■ **Selection**
————————

When you walk into a student society meeting for the first time, what do you feel? Welcome? Confused? Excluded? For too many students in the UK, the answer isn’t ‘welcome’-it’s ‘I don’t belong here.’ Student societies are supposed to be the heart of campus life, where people find friends, build skills, and discover their passions. But without intentional effort, they can become echo chambers of the same backgrounds, same voices, same norms. The gap between policy and practice is wide. And fixing it isn’t about posters on walls or checkbox training. It’s about changing how decisions are made, who’s in the room, and what happens when someone speaks up.

Why Inclusivity Isn’t Just a Nice Idea

Universities in the UK have been pushing for inclusivity for over a decade. The Equality Act 2010 legally requires institutions to eliminate discrimination and promote equal opportunity. But laws don’t change culture. A 2024 survey by the National Union of Students found that 43% of students from minority backgrounds had left a society because they felt unwelcome. That’s not a small number. That’s nearly half of all students from underrepresented groups who gave up on something that should’ve been theirs.

————————

■ **Given exercise A**
In the piece on student society inclusivity, what share of students from minority backgrounds left a society because they felt unwelcome, according to the 2024 survey it cites?
■ **Given exercise B**
List every activity the piece on student society inclusivity says people do in student societies, which it calls the heart of campus life.

————————

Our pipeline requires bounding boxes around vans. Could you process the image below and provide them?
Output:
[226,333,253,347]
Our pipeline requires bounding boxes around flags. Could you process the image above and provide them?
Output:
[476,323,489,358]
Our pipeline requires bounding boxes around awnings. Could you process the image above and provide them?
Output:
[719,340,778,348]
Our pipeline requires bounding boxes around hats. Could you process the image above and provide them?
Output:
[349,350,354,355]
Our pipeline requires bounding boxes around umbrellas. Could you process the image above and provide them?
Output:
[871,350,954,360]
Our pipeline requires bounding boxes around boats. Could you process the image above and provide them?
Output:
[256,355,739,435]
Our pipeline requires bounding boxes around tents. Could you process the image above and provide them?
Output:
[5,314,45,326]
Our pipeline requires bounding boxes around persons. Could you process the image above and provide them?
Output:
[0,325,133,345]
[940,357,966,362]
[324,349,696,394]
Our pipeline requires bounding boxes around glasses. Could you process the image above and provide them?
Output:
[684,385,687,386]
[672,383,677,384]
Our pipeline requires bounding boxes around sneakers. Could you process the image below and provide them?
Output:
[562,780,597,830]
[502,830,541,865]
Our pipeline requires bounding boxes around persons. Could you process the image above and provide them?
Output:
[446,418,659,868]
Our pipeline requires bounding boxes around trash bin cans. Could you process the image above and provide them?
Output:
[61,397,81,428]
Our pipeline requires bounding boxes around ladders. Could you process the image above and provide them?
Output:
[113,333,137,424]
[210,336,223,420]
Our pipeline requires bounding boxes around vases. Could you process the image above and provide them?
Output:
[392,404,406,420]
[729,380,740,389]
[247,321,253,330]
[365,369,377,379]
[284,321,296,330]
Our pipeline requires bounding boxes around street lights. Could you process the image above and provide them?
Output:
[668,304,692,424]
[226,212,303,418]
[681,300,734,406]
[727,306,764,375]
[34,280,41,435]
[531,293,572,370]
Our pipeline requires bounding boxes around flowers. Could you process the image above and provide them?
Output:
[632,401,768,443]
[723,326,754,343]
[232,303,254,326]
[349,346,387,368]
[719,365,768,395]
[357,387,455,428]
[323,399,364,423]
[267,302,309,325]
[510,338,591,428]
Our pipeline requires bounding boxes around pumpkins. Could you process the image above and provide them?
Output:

————————

■ **Full solution A**
43%

■ **Full solution B**
Find friends, build skills, discover their passions